MMPT-RAG is a retrieval-augmented foundation model for matched molecular pair (MMP) transformations—the local, single-edit modifications that medicinal chemists routinely use to design analogs of a lead compound. Existing machine-learning approaches to analog generation tend to fall into two camps: whole-molecule generative models with limited control over where and how a molecule is edited, or MMP-style models trained in restricted settings with small models. MMPT-RAG reframes the task as variable-to-variable generation, learning the substructure edits themselves from large-scale transformation data so that the model proposes chemically meaningful, localized changes.
The model was introduced in February 2026 by Bo Pan, Liang Zhao, and colleagues at Emory University as an arXiv preprint. Its defining feature is retrieval augmentation: rather than relying solely on parametric knowledge, MMPT-RAG retrieves external reference analogs and uses them as contextual guidance when generating a transformation. This lets the model condition each edit on relevant precedent, helping it recapitulate the kind of intuition an experienced medicinal chemist brings to analog design.

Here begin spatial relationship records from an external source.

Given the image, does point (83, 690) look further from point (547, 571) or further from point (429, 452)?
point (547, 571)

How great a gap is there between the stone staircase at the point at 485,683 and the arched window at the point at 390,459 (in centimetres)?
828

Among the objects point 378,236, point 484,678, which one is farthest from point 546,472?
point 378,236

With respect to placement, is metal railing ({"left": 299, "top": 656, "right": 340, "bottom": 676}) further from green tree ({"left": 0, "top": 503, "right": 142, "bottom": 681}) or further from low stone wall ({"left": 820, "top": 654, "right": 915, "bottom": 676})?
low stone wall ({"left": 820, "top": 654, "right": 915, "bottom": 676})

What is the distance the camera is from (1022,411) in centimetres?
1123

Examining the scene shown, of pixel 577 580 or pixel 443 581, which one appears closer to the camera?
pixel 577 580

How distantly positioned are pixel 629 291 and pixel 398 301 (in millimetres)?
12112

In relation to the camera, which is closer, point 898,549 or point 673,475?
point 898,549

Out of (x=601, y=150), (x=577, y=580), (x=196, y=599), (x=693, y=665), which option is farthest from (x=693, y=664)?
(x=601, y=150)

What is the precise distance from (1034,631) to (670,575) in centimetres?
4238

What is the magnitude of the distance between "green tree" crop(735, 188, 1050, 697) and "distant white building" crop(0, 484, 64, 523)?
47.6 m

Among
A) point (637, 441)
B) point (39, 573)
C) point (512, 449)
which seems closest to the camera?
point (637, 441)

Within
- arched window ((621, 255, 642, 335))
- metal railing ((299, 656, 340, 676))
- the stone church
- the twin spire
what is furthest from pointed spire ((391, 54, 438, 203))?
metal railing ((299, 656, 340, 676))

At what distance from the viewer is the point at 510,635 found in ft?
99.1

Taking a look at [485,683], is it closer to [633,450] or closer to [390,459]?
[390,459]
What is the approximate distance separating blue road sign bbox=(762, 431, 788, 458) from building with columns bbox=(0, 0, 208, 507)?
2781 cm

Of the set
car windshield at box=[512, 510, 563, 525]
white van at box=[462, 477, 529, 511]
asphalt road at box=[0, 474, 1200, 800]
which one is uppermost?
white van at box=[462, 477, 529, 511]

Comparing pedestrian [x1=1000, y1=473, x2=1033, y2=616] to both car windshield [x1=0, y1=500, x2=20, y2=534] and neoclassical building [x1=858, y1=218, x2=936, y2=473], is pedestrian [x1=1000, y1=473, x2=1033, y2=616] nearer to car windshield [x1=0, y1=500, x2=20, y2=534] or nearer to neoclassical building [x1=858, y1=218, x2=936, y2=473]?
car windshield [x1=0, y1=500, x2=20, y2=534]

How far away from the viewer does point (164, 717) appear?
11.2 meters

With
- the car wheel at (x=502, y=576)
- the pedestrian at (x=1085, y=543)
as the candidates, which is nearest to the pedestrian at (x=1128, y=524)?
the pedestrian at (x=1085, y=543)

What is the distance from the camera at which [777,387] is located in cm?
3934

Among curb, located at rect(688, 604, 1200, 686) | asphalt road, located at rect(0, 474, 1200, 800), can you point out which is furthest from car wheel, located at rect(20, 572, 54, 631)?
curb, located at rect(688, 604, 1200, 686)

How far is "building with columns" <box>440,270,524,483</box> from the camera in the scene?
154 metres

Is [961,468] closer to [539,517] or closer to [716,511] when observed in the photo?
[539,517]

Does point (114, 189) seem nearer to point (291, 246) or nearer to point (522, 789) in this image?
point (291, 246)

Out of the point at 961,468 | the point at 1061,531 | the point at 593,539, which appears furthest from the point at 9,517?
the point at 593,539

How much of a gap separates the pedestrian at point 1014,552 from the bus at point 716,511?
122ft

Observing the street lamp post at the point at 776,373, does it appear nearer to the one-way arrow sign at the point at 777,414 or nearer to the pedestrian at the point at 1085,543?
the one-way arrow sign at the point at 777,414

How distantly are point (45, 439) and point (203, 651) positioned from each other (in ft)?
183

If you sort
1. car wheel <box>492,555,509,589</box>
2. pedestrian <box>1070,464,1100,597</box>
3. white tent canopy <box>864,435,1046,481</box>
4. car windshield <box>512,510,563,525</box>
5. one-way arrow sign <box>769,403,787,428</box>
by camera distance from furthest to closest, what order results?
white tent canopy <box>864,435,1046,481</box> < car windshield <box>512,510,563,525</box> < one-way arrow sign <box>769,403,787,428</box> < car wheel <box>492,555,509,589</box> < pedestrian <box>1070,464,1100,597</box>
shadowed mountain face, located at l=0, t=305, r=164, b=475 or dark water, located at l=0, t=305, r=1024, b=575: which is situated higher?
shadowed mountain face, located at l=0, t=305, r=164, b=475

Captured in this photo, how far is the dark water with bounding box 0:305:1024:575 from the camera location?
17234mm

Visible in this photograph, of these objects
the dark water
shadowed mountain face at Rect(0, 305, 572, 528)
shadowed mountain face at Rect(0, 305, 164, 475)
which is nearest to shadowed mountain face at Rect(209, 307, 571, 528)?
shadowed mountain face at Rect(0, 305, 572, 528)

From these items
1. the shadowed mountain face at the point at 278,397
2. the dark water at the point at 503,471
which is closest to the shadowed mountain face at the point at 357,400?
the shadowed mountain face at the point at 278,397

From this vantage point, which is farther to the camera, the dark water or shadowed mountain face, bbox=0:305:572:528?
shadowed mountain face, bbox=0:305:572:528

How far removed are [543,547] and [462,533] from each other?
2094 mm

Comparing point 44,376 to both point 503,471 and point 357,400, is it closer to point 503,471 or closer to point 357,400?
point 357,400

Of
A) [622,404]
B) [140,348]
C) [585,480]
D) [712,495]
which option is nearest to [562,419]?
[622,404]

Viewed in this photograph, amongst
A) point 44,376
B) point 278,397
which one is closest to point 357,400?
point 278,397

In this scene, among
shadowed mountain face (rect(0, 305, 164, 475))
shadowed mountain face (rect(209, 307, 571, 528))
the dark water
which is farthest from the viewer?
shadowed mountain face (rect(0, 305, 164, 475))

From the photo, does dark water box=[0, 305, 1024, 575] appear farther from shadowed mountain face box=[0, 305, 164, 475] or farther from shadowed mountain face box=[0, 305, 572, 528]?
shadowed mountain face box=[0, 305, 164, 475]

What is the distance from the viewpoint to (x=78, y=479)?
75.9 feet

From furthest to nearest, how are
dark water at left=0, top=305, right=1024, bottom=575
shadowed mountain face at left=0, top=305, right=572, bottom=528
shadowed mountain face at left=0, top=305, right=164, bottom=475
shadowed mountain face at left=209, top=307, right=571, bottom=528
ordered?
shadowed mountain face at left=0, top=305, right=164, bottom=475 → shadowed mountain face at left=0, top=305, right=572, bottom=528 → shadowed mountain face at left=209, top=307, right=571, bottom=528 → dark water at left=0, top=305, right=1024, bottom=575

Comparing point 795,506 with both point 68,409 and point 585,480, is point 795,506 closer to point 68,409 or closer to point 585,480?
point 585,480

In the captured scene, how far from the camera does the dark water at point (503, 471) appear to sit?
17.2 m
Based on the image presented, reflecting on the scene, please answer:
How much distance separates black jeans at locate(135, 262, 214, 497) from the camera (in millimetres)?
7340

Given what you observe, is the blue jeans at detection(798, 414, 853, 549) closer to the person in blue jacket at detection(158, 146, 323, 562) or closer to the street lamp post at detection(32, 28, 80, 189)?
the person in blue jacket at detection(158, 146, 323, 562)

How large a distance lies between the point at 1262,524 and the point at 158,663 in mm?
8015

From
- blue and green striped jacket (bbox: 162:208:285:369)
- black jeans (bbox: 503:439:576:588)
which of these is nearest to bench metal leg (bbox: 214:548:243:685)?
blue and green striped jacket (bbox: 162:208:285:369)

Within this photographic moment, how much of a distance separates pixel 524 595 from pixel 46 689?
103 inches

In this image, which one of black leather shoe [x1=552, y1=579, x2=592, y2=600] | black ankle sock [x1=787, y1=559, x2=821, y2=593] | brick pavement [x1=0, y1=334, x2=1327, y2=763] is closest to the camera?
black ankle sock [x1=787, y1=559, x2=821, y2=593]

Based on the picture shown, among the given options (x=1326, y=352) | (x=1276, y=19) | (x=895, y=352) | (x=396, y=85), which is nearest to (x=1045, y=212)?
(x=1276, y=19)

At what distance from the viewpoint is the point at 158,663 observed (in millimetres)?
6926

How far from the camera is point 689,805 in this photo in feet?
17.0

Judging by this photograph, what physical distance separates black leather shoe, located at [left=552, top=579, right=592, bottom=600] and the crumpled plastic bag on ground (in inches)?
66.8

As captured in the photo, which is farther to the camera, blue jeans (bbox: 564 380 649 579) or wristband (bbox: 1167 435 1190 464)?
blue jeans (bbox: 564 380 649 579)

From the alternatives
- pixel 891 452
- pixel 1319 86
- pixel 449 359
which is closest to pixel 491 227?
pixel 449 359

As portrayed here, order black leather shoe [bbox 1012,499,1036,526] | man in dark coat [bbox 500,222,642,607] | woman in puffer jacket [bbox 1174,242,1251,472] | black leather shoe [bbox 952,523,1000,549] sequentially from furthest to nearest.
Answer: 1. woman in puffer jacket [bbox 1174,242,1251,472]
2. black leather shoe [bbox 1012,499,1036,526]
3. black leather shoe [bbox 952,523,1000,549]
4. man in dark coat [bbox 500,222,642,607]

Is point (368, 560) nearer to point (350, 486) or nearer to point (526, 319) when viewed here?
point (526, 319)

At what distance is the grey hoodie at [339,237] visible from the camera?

The authors report gains in diversity, novelty, and controllability across chemical and patent datasets. As a recent preprint, MMPT-RAG does not yet have released weights or code, and its reported results should be treated as preprint-stage.
MMPT-RAG combines a foundation model trained on large-scale matched-molecular-pair transformations with a retrieval-augmented generation (RAG) layer. The generative core treats analog design as a variable-to-variable problem—mapping the variable region of a molecule to a transformed variable region—so edits remain local and controllable. At generation time, the retrieval component surfaces external reference analogs that serve as in-context guidance, steering the model toward precedented, chemically sensible edits. The authors evaluate on chemical and patent datasets and report improvements in diversity, novelty, and controllability relative to prior approaches. The preprint (CC BY 4.0) does not disclose a specific parameter count, and no public weights or code accompany it at the time of writing.
MMPT-RAG is aimed at lead optimization and analog design in drug discovery, where medicinal chemists iteratively make small structural edits to improve potency, selectivity, or ADMET properties. By proposing controllable, precedent-grounded MMP transformations, the model could assist computational chemists in enumerating high-quality analog ideas, prioritizing edits, and exploring chemical space around a hit or lead in a way that mirrors expert intuition.
MMPT-RAG sits at the intersection of two active trends: foundation models for molecular generation and retrieval augmentation for grounding generative systems in external knowledge. By bringing RAG to matched-molecular-pair editing, it offers a path toward more controllable, interpretable analog design than whole-molecule generators. As a February 2026 preprint without released weights, its downstream influence and the robustness of its diversity/novelty/controllability gains await independent validation.